# Analysis for Continuous Improvement

Author Name: Marlette Jessa C. Dakiwas

9-digit PID: 730474304

Continuous Improvement embraces a belief there is _always room to make things better_. It is a mindset and process we value and practice in this course. In this assignment, you are able to practice continuous improvement and contribute to the design ideas of the course.

## Brainstorming Ideas

Reflect on your personal experiences and observations in COMP110 and **brainstorm modifications to the course that _create value_ beyond its current design**. When brainstorming, try not to be critical of the ideas you come up with regarding scale, stakeholders impacted, or for any other reasons. In the markdown cell below, brainstorm 3 to 5 ideas you think would create value for you.

Each brainstormed idea should state a. the suggested change or addition, b. what the expected value created, and c. which specific stakeholders would benefit.  If helpful, expand on the following template "The course should (state idea here) because it will (state value created here) for (insert stakeholders here)."

Example A: "The course should use only examples from psychology experiments because it will be more relevant for students who are psychology majors."

Example B: "The course should not have post-lesson questions because they are not useful for most students in the class."

### Part 1. Creative Ideation

1. The course teacher should utilize a mic system which transcribes what he says to other languages to be displayed as captions on a screen for non-english speaker students to understand or for any students with struggles in hearing.
2. The course should have at least one or two program building group projects to provide students experience in collaborative coding.
3. The course should provide smaller scale optional coding assignments that isn't graded to provide students more opportunities to implement concepts and experiment.
4. The course should give a final project that allows students to express creativity by providing them liberty of making a program of their choice implenting concepts learned throughout the semester.
5. The course should utilize small group discussions in class for students to give feedback to each other how to problem solve an example program.

## Connecting with Available Data

The data you have available for this analysis is limited to the anonymized course survey you and your peers filled out a few weeks ago. The data is found in the `survey.csv` file in this exercise directory. Each row represents an individual survey response. Each column has a description which can be found on the project write-up here: <https://22s.comp110.com/exercises/ex08.html>

Review the list of available data and identify which one of your ideas _does not_, or is _least likely to_, have relevant data to support the analysis of your idea to create value. In the box below, identify which of your ideas lacks data and suggest how we might be able to collect this data in the future. One aspect of _continuous improvement_ is trying to avoid "tunnel vision" where possible improvements are not considered because there is no data available to analyze it. Identifying new data sources can unlock improvements!

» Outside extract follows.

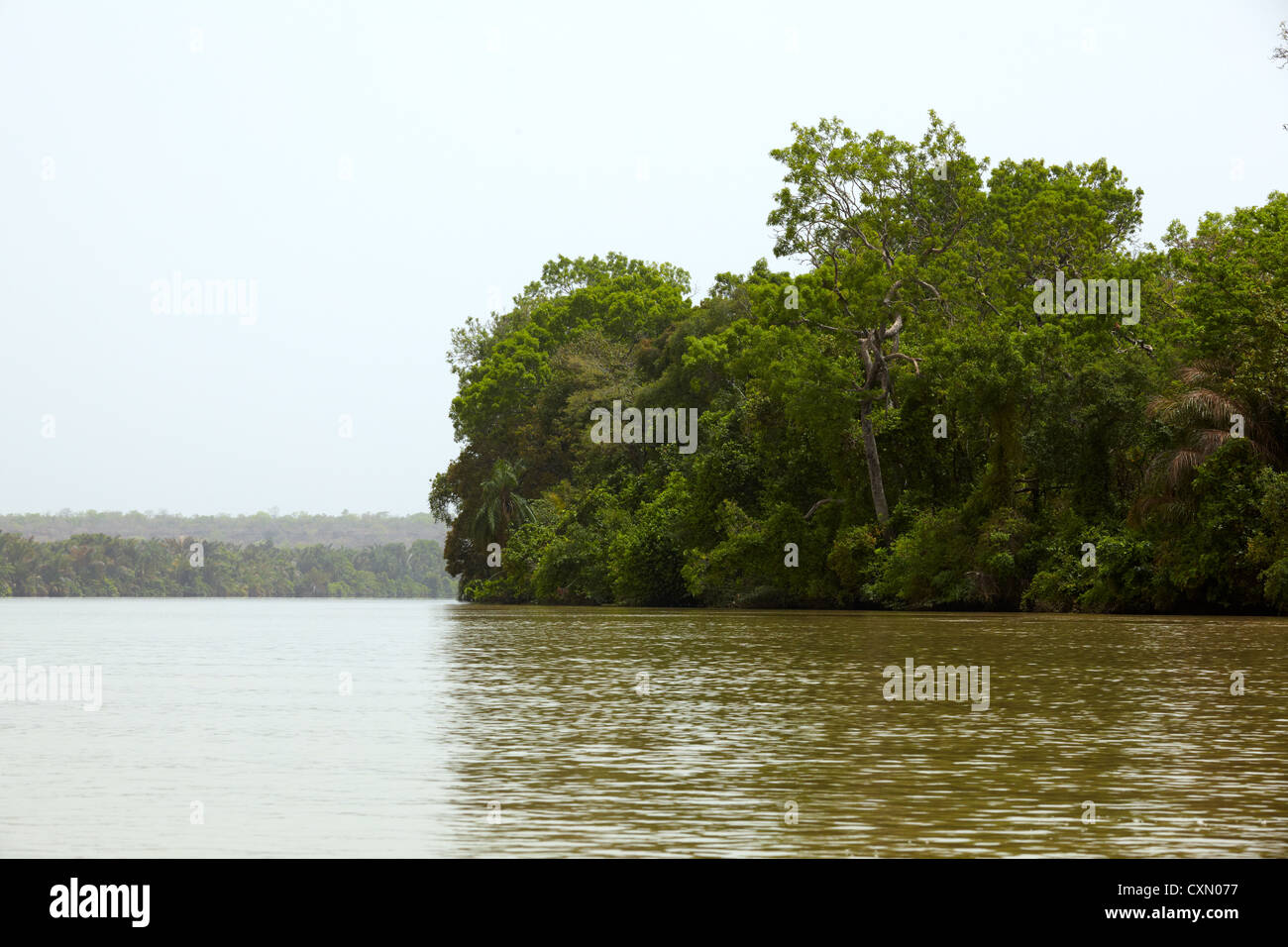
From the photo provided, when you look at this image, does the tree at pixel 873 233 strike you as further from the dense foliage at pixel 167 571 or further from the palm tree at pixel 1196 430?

### Part 2. Identifying Missing Data

1. Idea without sufficient data to analyze: 
- The course teacher should utilize a mic system which transcribes what he says to other languages to be displayed as captions on a screen for non-english speaker students to understand or for any students with struggles in hearing.

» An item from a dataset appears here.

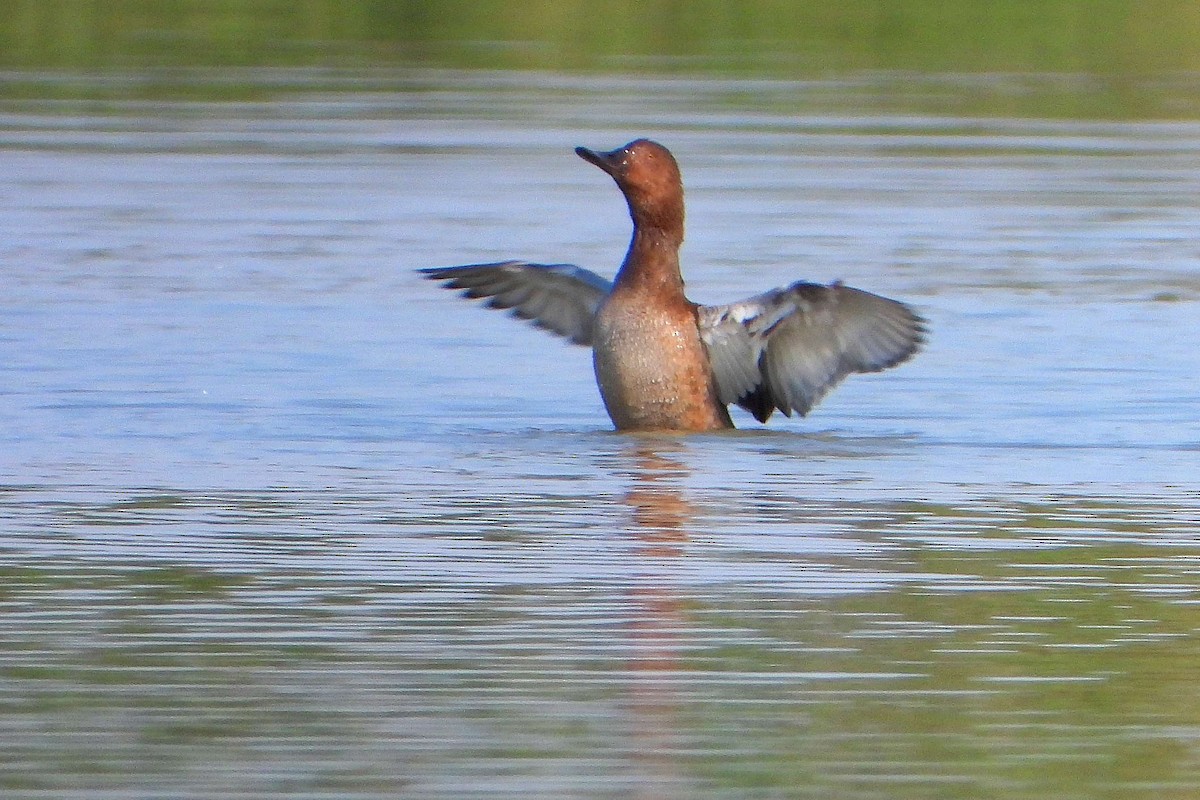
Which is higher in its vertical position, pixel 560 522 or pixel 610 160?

2. Suggestion for how to collect data to support this idea in the future: 
- Ask for any accomodations for in-class learning.

## Choosing an Idea to Analyze

Consider those of your ideas which _do_ seem likely to have relevant data to analyze. If none of your ideas do, spend a few minutes and brainstorm another idea or two with the added connection of data available on hand and add those ideas to your brainstormed ideas list.

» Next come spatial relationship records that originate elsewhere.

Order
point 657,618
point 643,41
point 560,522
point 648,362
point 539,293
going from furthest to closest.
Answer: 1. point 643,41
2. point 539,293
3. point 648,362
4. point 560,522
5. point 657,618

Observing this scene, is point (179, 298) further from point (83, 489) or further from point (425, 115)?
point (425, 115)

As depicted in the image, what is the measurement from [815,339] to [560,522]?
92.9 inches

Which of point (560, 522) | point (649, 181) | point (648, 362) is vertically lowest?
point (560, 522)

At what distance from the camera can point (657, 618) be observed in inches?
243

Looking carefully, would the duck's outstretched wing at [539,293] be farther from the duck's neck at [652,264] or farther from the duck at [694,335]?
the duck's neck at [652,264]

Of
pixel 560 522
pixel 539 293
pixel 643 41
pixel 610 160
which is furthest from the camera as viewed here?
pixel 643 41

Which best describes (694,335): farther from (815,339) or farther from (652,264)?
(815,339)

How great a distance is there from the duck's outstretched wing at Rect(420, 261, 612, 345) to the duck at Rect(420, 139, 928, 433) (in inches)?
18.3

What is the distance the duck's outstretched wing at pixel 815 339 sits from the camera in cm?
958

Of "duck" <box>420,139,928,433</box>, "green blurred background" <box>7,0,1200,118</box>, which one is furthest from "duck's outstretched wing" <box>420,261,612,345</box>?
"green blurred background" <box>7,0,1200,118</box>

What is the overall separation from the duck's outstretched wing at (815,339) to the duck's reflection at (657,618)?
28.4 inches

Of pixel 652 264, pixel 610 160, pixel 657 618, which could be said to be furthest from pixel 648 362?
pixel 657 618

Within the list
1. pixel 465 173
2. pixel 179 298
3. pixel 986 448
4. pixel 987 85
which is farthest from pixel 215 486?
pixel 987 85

Select the one idea which you believe is _most valuable_ to analyze relative to the others and has data to support the analysis of. In the markdown cell for Part 3 below, identify the idea you are exploring and articulate why you believe it is most valuable (e.g. widest impact, biggest opportunity for improvement, simplest change for significant improvement, and so on).

### Part 3. Choosing Your Analysis

1. Idea to analyze with available data:
- The course should provide smaller scale optional coding assignments that isn't graded to provide students more opportunities to implement concepts and experiment.
2. This idea is more valuable than the others brainstormed because: 
- We're expecting students to be coming in the course with no experience, so the course should provide as much opportunities to problem-solve coding as much as we can without putting the stress of grades and deadlines piling up on each other.


## Your Analysis

Before you begin analysis, a reminder that we do not expect the data to support everyone's ideas and you can complete this exercise for full credit even if the data does not clearly support your suggestion or even completely refutes it. What we are looking for is a logical attempt to explore the data using the techniques you have learned up until now in a way that _either_ supports, refutes, or does not have a clear result and then to reflect on your findings after the analysis.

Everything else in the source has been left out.